• Task brief:
Given the listing that follows, report all lines in which the string "name" occurs.

• Task inputs:
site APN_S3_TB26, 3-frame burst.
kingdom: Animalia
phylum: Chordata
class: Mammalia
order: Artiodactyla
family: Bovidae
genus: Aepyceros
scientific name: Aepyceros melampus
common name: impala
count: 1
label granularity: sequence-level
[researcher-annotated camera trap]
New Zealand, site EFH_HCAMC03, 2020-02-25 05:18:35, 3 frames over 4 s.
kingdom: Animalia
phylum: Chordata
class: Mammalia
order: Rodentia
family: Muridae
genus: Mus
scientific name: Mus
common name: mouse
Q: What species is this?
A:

• Solution to this task:
scientific name: Aepyceros melampus
common name: impala
scientific name: Mus
common name: mouse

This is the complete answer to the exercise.